BEGIN

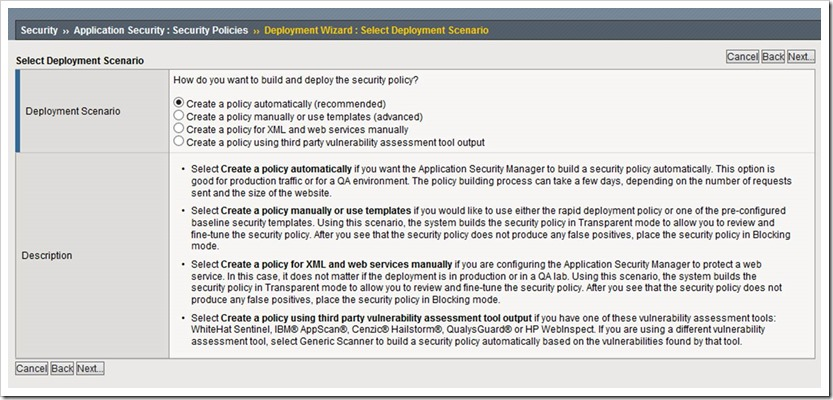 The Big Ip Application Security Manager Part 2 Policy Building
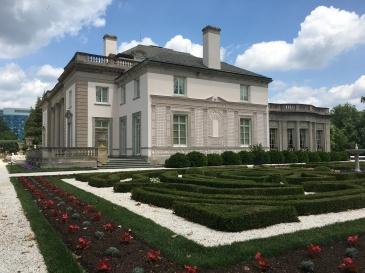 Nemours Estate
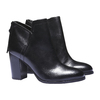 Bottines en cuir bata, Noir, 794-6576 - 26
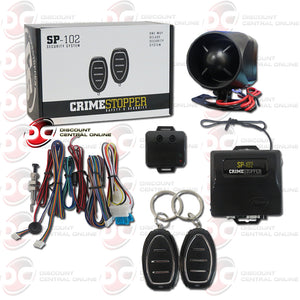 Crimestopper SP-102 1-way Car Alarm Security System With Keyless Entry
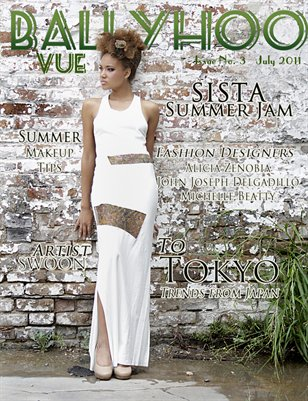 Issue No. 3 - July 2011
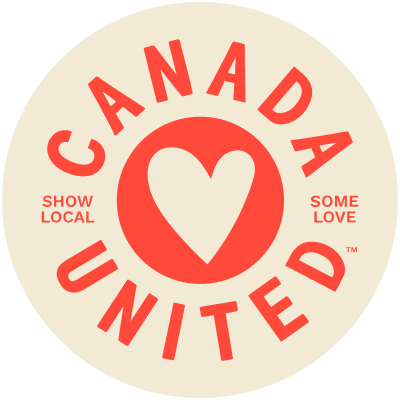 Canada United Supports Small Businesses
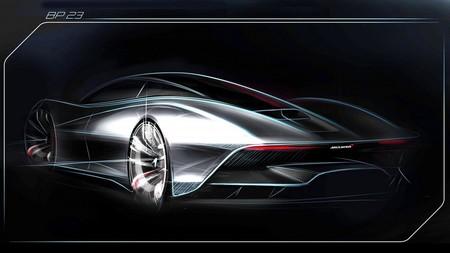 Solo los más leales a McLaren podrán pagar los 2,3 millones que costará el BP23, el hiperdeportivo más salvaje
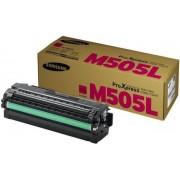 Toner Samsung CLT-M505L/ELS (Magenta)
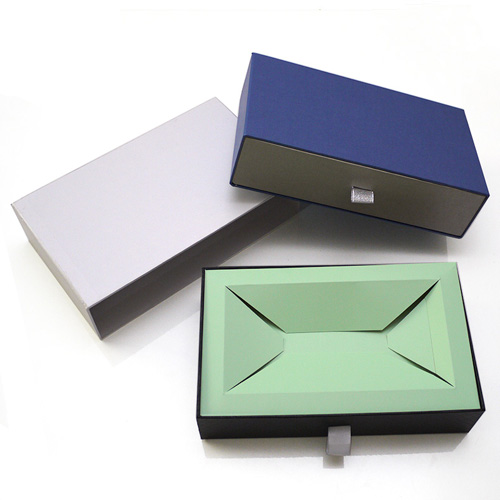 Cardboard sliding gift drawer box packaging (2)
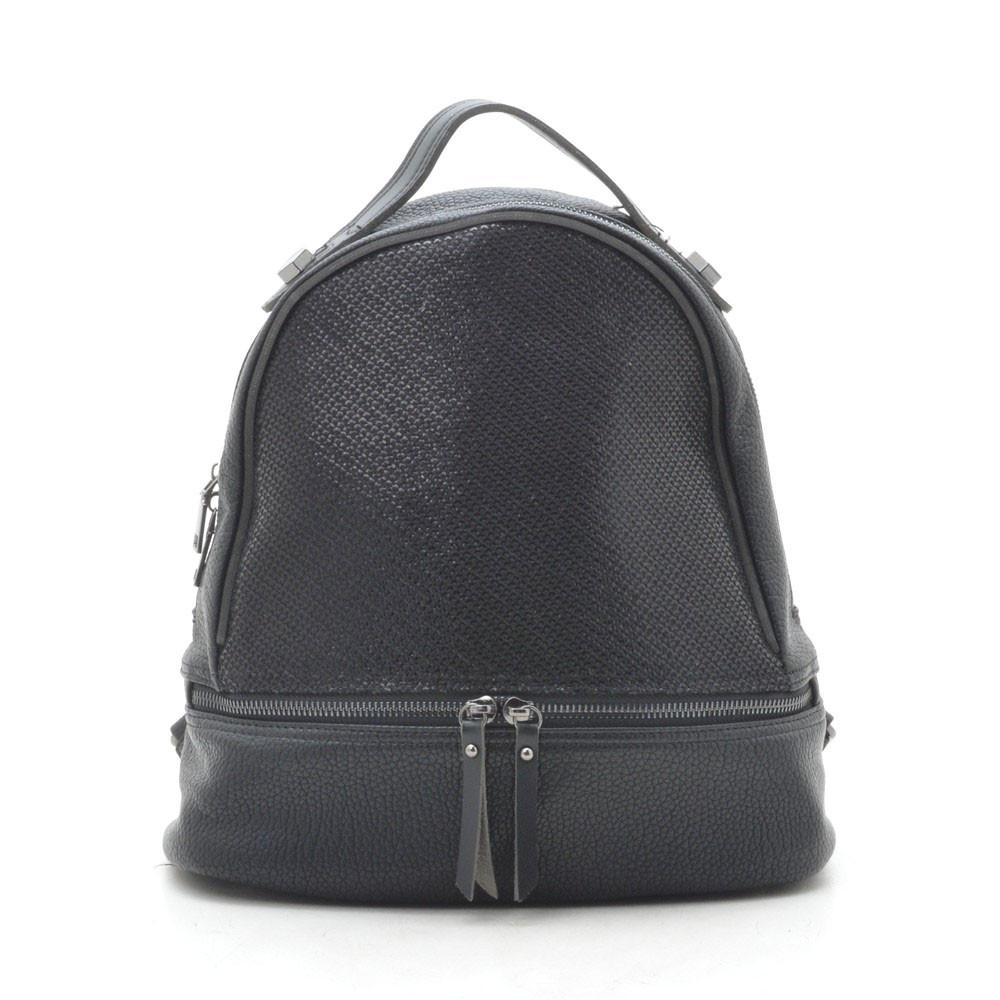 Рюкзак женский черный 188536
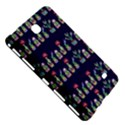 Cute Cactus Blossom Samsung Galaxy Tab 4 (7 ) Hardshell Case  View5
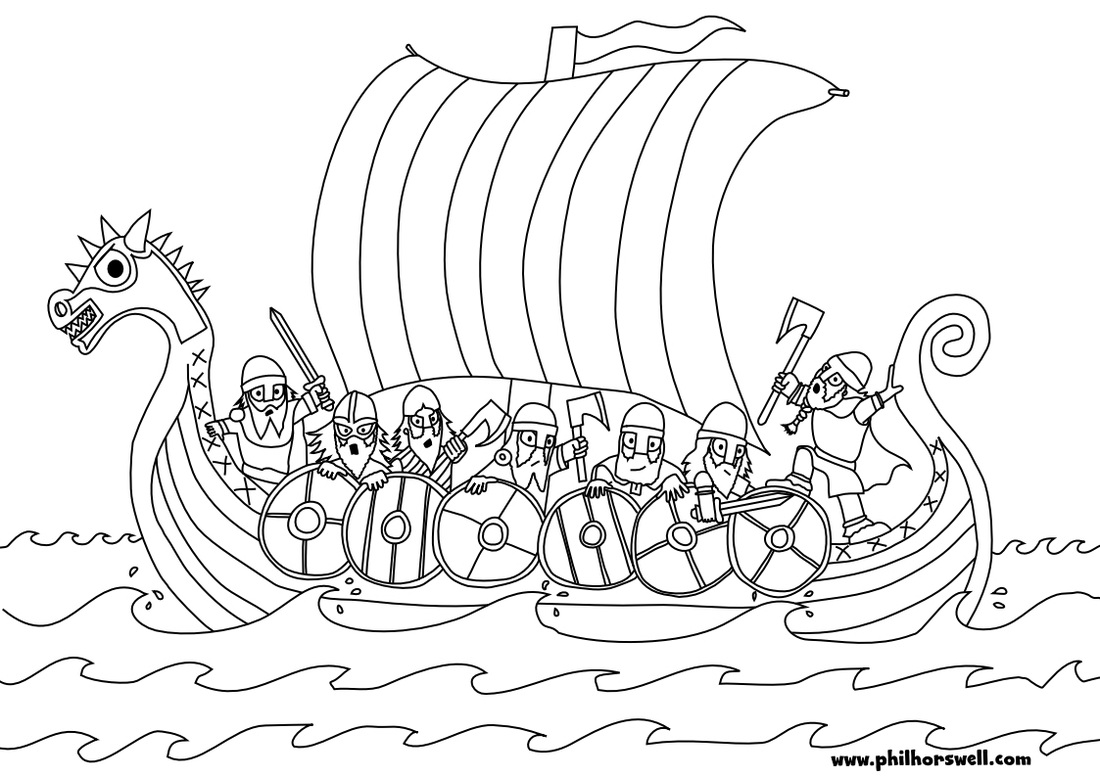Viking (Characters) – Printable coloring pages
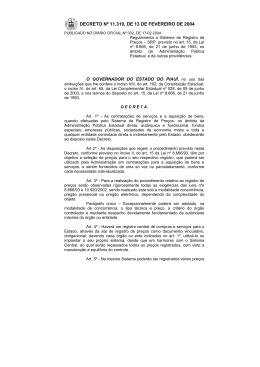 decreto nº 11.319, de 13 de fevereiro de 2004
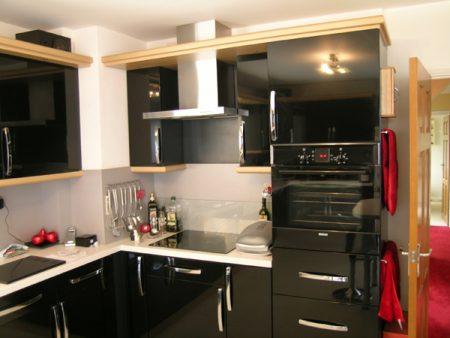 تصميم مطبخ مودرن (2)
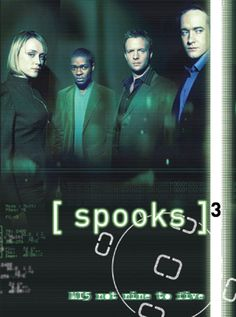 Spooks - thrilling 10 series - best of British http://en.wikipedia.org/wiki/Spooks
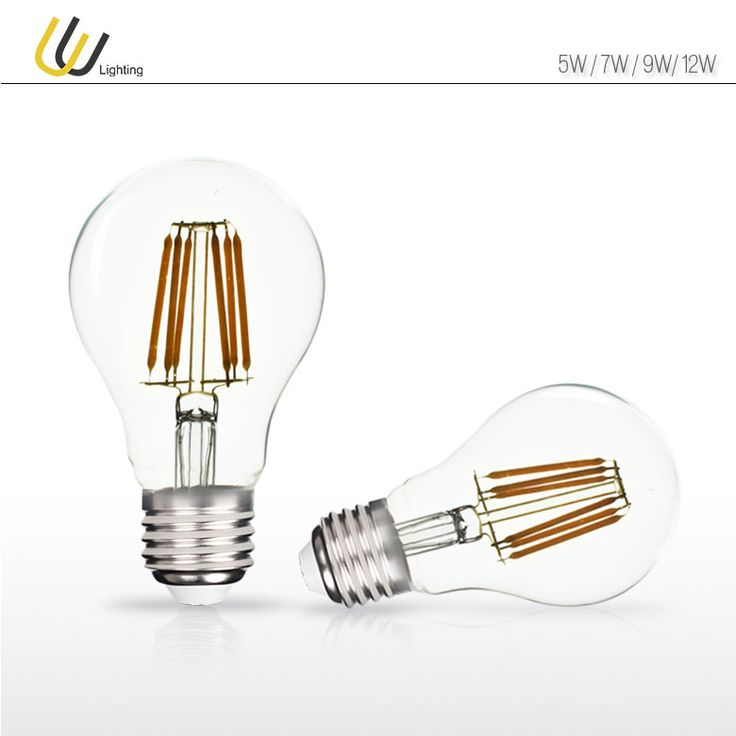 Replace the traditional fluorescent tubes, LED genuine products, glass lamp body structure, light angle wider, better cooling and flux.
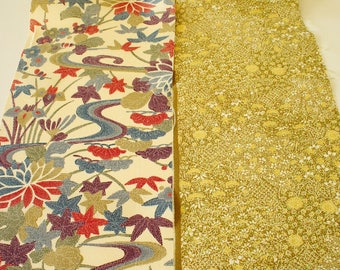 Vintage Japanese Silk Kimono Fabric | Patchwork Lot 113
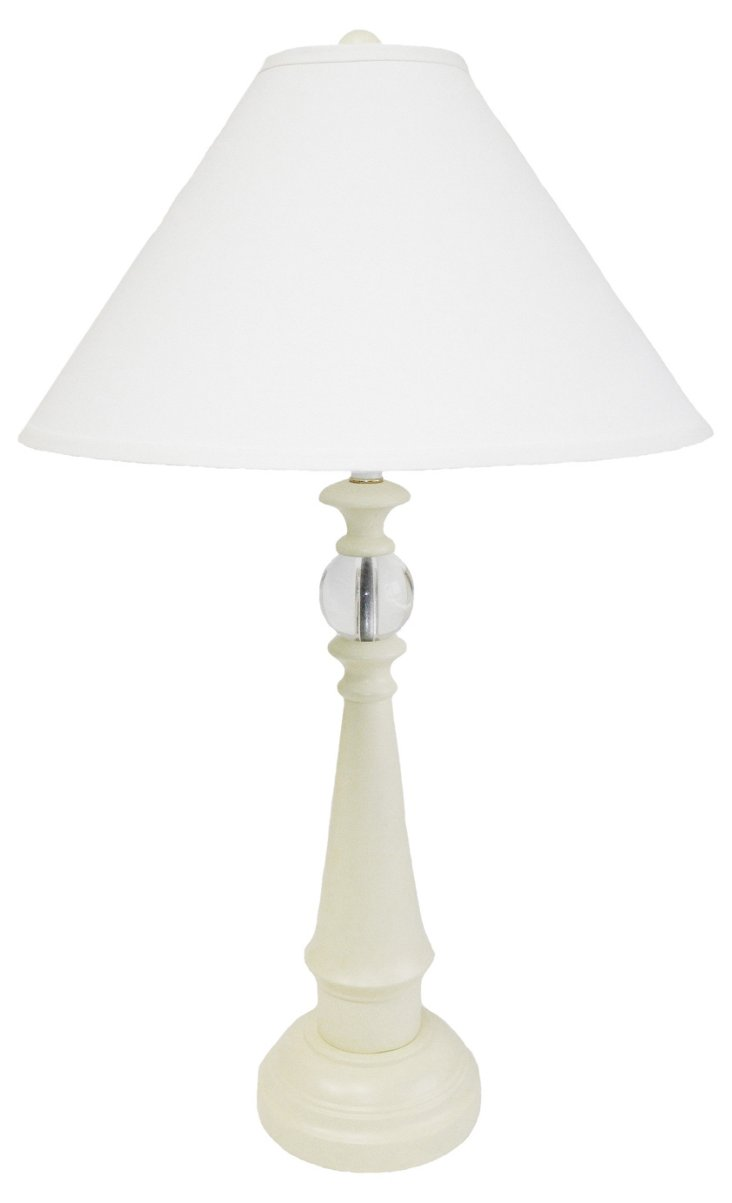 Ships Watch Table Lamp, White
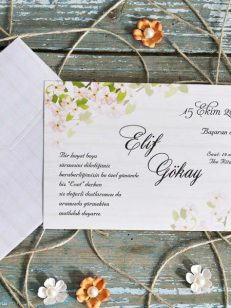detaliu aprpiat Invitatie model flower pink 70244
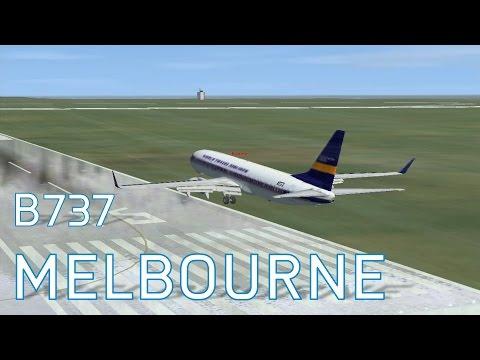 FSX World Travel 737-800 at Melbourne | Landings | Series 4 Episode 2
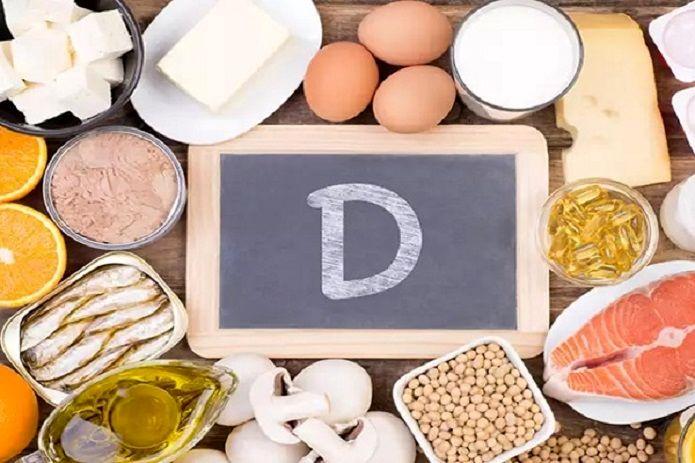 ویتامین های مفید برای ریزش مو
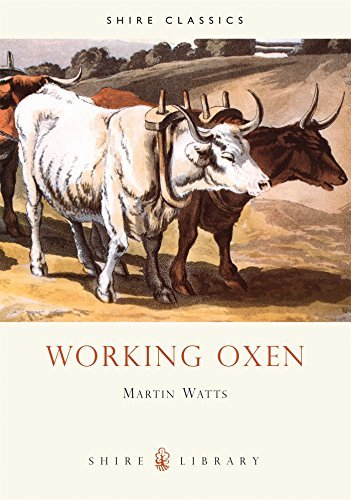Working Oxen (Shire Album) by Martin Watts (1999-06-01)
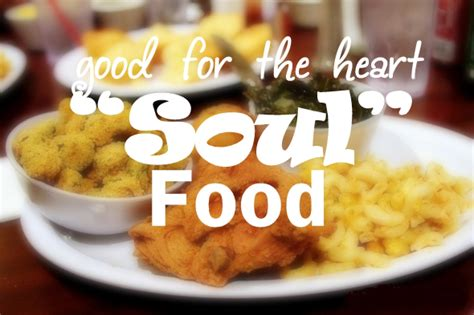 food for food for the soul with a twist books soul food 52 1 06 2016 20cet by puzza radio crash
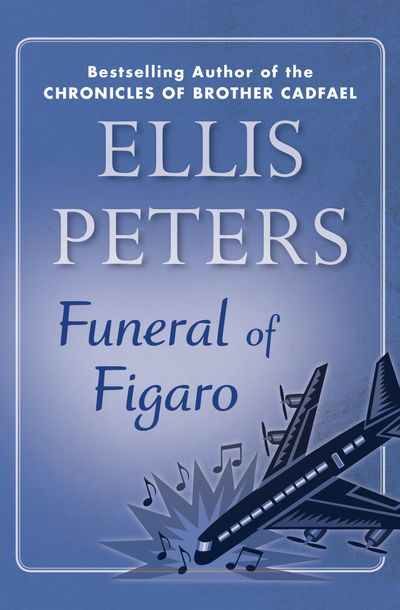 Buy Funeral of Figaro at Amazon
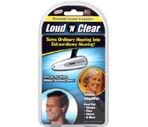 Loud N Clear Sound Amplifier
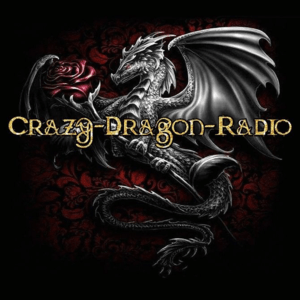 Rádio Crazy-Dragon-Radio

END

EXERCISE AIM
All of the material above is to be retyped verbatim, with its pictures omitted.

SOLUTION
 The Big Ip Application Security Manager Part 2 Policy Building
 Nemours Estate
 Bottines en cuir bata, Noir, 794-6576 - 26
 Crimestopper SP-102 1-way Car Alarm Security System With Keyless Entry
 Issue No. 3 - July 2011
 Canada United Supports Small Businesses
 Solo los más leales a McLaren podrán pagar los 2,3 millones que costará el BP23, el hiperdeportivo más salvaje
 Toner Samsung CLT-M505L/ELS (Magenta)
 Cardboard sliding gift drawer box packaging (2)
 Рюкзак женский черный 188536
 Cute Cactus Blossom Samsung Galaxy Tab 4 (7 ) Hardshell Case  View5
Viking (Characters) – Printable coloring pages
 decreto nº 11.319, de 13 de fevereiro de 2004
 تصميم مطبخ مودرن (2)
 Spooks - thrilling 10 series - best of British http://en.wikipedia.org/wiki/Spooks
 Replace the traditional fluorescent tubes, LED genuine products, glass lamp body structure, light angle wider, better cooling and flux.
 Vintage Japanese Silk Kimono Fabric | Patchwork Lot 113
 Ships Watch Table Lamp, White
detaliu aprpiat Invitatie model flower pink 70244
 FSX World Travel 737-800 at Melbourne | Landings | Series 4 Episode 2
 ویتامین های مفید برای ریزش مو
Working Oxen (Shire Album) by Martin Watts (1999-06-01)
 food for food for the soul with a twist books soul food 52 1 06 2016 20cet by puzza radio crash
 Buy Funeral of Figaro at Amazon
 Loud N Clear Sound Amplifier
 Rádio Crazy-Dragon-Radio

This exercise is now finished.